One of the drawbacks of this univariate model is that you need one model per SKU, compared to tree-based approaches where you can use the same model for many products.
Usually it leads to better performances, as Pierre-Yves Mousset pointed out on his project. However, having many models can be an engineering challenge and a nightmare to maintain.
Prophet ease-of-use made it a very good baseline model when your timeseries easily breakdowns into simple temporal components. However if your signal is noisy, fine-tuning the model’s performance can be a hassle.
Thanks to its native breakdown of the forecast into time components, the model decisions are easy to interpret. Nevertheless it’s not precise enough to be used to measure the impact of an external event, because you never know if the effect of the event is already taken into account in the native time components.

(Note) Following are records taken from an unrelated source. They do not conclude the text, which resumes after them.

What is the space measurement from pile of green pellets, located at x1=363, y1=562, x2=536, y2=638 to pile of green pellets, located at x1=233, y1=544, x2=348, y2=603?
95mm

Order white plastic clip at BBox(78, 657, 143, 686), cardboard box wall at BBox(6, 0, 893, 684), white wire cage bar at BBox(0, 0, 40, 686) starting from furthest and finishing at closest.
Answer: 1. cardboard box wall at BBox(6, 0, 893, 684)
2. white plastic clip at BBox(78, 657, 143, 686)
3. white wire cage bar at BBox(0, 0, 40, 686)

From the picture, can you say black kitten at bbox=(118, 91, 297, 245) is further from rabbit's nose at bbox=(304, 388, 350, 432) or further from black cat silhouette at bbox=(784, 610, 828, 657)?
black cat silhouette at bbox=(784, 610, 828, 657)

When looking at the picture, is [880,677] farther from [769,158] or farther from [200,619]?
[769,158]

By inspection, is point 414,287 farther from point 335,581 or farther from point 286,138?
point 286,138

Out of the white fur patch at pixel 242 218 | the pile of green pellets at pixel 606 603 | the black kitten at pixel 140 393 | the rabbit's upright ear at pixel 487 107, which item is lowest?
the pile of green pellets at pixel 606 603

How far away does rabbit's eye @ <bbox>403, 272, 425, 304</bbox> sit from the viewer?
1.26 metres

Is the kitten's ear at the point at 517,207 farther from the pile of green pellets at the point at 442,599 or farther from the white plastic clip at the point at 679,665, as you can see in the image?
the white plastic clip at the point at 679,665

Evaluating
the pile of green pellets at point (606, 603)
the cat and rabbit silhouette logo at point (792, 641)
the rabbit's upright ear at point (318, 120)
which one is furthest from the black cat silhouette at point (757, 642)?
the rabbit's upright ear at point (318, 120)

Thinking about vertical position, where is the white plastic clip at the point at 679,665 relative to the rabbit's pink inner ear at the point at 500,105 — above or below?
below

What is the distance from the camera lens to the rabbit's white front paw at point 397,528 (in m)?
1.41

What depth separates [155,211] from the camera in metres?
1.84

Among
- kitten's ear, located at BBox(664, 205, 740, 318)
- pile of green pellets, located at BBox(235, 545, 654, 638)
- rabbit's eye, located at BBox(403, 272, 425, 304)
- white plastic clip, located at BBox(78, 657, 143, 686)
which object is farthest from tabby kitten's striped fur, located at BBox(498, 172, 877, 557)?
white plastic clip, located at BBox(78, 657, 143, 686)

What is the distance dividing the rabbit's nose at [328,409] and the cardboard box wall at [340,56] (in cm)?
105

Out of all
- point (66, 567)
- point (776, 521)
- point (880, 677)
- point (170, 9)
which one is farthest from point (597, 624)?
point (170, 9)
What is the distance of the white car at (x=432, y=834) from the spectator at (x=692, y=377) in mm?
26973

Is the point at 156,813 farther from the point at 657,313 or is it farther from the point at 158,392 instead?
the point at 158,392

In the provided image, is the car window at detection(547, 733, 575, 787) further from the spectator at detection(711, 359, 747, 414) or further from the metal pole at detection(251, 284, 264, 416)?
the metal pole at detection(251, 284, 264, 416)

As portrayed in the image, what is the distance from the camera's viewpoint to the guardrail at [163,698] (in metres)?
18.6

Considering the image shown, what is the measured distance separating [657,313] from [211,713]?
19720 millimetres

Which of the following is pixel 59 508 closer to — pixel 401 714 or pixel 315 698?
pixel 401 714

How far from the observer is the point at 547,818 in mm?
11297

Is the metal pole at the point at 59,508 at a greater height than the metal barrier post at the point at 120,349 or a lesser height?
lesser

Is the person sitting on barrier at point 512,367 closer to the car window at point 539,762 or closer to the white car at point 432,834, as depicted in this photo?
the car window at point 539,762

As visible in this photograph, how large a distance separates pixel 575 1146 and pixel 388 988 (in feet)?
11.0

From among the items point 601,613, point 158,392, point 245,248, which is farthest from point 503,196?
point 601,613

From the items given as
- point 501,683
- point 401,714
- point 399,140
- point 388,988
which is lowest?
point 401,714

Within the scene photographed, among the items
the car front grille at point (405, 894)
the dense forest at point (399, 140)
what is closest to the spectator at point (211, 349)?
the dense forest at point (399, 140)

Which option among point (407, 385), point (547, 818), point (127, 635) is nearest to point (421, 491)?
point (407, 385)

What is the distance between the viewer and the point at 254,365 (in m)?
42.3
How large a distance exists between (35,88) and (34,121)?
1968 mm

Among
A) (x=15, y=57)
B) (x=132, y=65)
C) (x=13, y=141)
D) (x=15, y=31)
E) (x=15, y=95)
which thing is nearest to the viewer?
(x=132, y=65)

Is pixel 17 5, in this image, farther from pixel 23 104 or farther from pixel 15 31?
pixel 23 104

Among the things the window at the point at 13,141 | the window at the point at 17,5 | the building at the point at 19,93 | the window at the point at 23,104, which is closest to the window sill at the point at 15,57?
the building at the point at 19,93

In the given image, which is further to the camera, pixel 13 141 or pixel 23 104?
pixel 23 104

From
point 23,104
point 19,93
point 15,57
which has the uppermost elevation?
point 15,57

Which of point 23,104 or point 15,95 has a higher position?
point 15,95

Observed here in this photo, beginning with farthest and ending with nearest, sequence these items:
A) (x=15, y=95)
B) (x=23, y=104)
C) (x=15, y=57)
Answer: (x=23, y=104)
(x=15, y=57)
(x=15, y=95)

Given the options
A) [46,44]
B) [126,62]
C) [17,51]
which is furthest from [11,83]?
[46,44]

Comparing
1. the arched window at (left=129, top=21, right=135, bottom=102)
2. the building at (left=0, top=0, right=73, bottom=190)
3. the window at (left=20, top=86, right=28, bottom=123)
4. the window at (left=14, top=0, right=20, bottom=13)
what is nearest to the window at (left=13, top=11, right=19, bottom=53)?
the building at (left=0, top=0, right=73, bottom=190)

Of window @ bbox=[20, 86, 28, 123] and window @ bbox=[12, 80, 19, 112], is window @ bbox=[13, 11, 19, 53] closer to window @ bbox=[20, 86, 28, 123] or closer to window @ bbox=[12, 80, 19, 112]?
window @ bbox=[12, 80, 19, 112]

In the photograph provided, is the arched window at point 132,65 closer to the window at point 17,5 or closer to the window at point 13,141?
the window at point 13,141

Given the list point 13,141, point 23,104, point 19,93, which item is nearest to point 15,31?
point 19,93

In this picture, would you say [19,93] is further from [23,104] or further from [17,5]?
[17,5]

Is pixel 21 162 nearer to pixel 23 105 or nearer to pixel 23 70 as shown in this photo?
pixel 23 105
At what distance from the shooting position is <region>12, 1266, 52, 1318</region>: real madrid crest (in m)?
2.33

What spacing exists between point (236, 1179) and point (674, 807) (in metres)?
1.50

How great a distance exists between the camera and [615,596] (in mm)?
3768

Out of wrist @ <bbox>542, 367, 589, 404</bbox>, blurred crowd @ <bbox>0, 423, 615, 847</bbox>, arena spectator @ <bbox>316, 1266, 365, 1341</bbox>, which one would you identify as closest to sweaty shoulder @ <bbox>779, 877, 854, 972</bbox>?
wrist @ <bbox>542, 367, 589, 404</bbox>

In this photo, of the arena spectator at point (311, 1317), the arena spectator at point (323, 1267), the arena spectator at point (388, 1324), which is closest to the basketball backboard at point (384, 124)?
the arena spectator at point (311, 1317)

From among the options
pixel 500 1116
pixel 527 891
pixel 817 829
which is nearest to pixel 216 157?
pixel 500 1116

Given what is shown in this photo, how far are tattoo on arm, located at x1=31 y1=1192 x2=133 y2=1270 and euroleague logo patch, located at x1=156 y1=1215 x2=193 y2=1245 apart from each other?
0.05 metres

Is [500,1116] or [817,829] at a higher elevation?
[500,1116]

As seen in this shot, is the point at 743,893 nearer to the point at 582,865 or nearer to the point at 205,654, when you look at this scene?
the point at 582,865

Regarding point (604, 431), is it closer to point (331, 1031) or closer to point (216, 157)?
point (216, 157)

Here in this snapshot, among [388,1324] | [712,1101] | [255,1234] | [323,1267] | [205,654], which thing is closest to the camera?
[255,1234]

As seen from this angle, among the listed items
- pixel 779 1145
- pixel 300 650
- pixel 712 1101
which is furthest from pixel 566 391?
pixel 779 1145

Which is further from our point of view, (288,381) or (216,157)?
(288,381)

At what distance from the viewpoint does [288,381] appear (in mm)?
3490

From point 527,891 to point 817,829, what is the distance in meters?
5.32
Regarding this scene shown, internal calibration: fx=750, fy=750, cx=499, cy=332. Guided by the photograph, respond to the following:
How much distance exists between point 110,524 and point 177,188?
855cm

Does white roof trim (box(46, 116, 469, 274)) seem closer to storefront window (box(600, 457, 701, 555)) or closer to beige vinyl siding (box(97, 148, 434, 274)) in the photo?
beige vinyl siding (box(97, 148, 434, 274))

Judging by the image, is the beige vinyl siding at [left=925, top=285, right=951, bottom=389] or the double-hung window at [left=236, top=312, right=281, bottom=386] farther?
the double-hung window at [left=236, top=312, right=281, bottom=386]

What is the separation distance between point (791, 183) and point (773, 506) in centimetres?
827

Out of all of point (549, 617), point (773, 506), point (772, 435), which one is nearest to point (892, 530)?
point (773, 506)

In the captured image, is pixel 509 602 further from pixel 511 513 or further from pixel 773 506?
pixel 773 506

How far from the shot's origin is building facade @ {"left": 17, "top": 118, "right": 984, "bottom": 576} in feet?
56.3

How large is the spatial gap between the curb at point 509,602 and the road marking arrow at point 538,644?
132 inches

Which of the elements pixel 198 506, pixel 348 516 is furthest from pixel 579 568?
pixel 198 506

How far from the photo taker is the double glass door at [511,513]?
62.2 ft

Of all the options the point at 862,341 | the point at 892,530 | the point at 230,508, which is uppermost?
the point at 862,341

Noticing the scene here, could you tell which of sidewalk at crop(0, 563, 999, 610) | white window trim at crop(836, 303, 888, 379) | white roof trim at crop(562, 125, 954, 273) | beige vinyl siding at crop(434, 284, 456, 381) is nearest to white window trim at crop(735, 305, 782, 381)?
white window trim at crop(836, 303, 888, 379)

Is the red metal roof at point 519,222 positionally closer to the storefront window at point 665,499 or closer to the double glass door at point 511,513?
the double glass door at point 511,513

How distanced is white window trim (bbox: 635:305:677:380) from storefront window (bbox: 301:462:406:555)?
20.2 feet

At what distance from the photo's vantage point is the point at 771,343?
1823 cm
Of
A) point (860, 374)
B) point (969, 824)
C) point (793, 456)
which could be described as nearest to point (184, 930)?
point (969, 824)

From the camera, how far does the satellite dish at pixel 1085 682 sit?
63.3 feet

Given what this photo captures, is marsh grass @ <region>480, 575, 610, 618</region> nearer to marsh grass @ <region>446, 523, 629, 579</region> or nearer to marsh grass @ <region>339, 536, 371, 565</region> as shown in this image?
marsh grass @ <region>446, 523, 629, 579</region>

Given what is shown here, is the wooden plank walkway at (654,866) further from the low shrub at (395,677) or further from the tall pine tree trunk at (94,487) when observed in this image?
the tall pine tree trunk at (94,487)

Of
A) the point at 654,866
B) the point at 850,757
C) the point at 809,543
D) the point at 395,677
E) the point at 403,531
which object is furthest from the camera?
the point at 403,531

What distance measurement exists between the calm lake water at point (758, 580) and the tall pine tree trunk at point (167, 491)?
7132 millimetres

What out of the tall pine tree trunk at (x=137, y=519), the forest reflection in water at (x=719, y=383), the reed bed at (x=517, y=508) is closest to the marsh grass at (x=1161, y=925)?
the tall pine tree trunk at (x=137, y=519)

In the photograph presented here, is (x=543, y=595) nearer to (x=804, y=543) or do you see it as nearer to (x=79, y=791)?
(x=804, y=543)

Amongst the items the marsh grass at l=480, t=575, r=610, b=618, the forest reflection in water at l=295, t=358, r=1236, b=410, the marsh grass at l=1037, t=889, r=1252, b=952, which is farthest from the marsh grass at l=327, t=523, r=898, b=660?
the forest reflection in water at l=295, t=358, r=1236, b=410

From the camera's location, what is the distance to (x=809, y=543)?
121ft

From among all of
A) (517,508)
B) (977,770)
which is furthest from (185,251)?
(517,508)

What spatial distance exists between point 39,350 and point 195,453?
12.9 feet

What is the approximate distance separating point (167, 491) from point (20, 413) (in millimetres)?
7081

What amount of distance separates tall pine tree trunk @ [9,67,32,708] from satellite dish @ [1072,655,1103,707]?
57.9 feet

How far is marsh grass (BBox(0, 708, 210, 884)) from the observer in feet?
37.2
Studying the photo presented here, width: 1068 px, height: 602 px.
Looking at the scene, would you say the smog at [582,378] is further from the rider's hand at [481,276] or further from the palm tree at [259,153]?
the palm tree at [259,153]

If your timeseries follows some business cycles, you can obtain very decent performance quickly, without intensive feature engineering. However the trend component is not always well estimated, and this can create significant performance drifts. For this reason, this model can require careful monitoring and frequent human interventions.
If you want to provide some explainability and build a decent model easily and quickly, Prophet is an option to consider. However if you care about stability and forecast accuracy, consider using another kind of algorithm, such as tree-based models, Orbit or DeepAR.